Za prezydenta Johna F. Kennedy’ego goście i dziennikarze podróżujący samolotem Air Force One otrzymali paczki po 20 papierosów w pudełku oznaczonym pieczęcią prezydenta i podpisem urzędującego prezydenta, a także pudełko zapałek. Po zabójstwie Kennedy'ego tradycją stała się dystrybucja dużych ilości papierosów przez Biały Dom i Air Force One . Prezydent Ronald Reagan zastąpił większość papierosów słoikami żelków Jelly Belly wkrótce po objęciu urzędu, aby utrzymać spójny wizerunek antynarkotykowy. Podczas szczytu w Moskwie w 1988 r. z sekretarzem Michaiłem Gorbaczowem z firmy Mars Incorporated dostarczyła spersonalizowane cukierki M&M's na prezenty, które Pierwsza Dama Nancy Reagan rozdawała rosyjskim dzieciom . Po szczycie Nancy Reagan dostrzegła okazję do wprowadzenia zakazu palenia na pokładzie Air Force One w drodze wymiany kilku pozostałych zapasów papierosów na pokładzie.

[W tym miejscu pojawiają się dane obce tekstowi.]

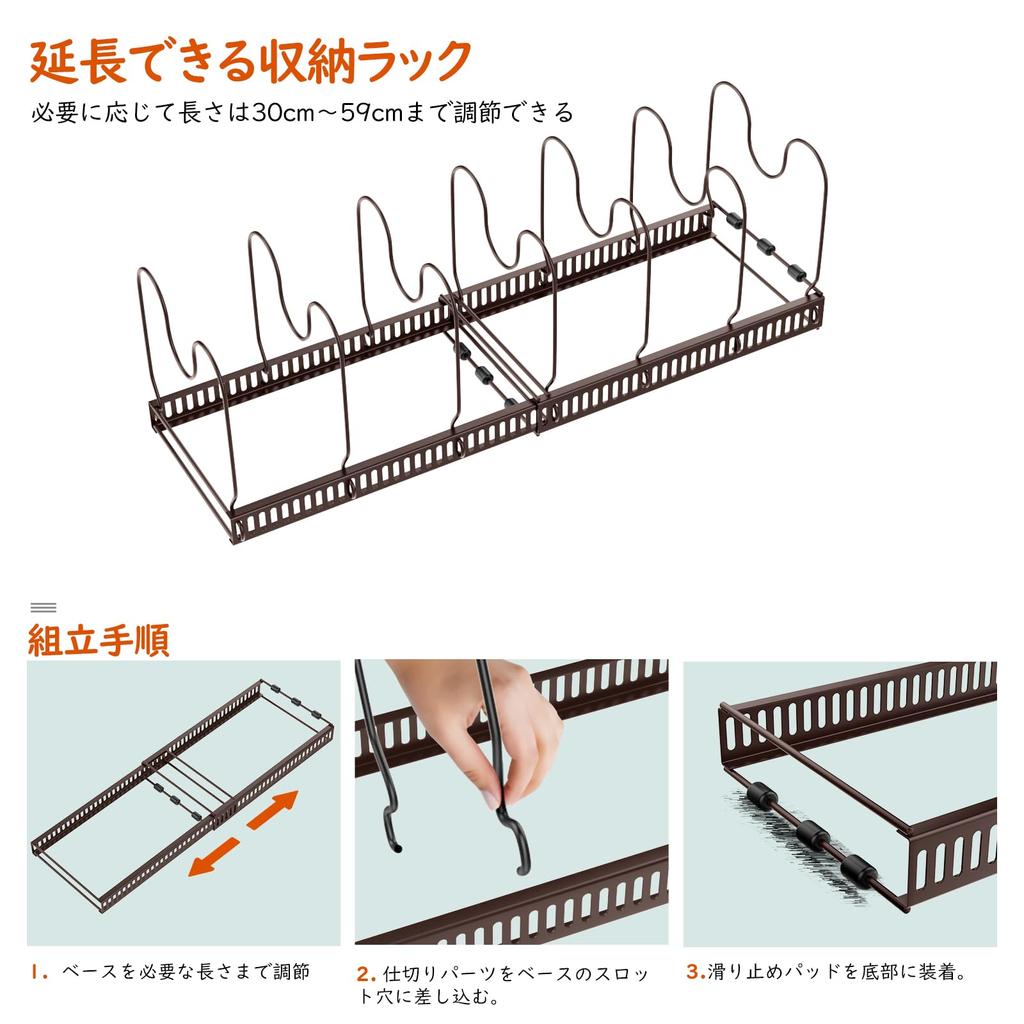 延長できる収納ラック

必要に応じて長さは30cm～59cmまで調節できる

組立手順

1. ベースを必要な長さまで調節

2. 仕切りパーツをベースのスロット穴に差し込む。

3.滑り止めパッドを底部に装着。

Od tego czasu M&M's stały się oficjalnymi cukierkami Białego Domu.

Prezydent George HW Bush kontynuował tradycję Reagana polegającą na rozdawaniu cukierków M&M gościom prezydenta, ale rozszerzył ten przywilej na pracowników prezydenta. Prezydent Bill Clinton zmienił opakowanie tak, aby pod pieczęcią prezydenta znajdował się podpis urzędującego prezydenta. Prezydent Barack Obama był mieszany w kwestii M&M'sów. Pewnego razu po otrzymaniu paczki mieszanki szlakowej zmieszany z M&M'sami, zaczął wybierać wszystkie M&M'sy i oświadczył swojemu osobistemu doradcy: „Nie zamierzam ich zjeść", ale zdecydował się kontynuować tradycję i osobiście rozdawał gościom paczki prezydenckich M&M'sów. Obama rozdawał je także dzieciom w Białym Domu na Halloween wraz z suszonymi owocami od Pierwszej Damy Michelle Obamy .

W 2014 r. hiszpański premier Mariano Rajoy podarował prezydentowi Obamie faksymile trzech dzieł historycznych sprzed 500 lat. W zamian Obama podarował Rajoyowi kilka prezydenckich M&M'sów. Postrzegana nierówność wymiany wywołała krytykę ze strony prasy hiszpańskiej.

Podczas pierwszego lotu prezydenta Donalda Trumpa na pokładzie Air Force One dostarczono niepodpisane pudełka M&Msów, ponieważ te z podpisem Trumpa nie były jeszcze dostępne.